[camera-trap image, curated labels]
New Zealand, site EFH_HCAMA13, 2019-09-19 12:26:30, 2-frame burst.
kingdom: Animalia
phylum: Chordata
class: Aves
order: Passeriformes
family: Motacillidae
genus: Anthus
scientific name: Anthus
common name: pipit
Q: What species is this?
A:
+ + + + +
The line with "scientific name: Anthus" and all lines after it through the end of the data above: write these out exactly and add nothing.

◆ **The answer**
scientific name: Anthus
common name: pipit
Q: What species is this?
A:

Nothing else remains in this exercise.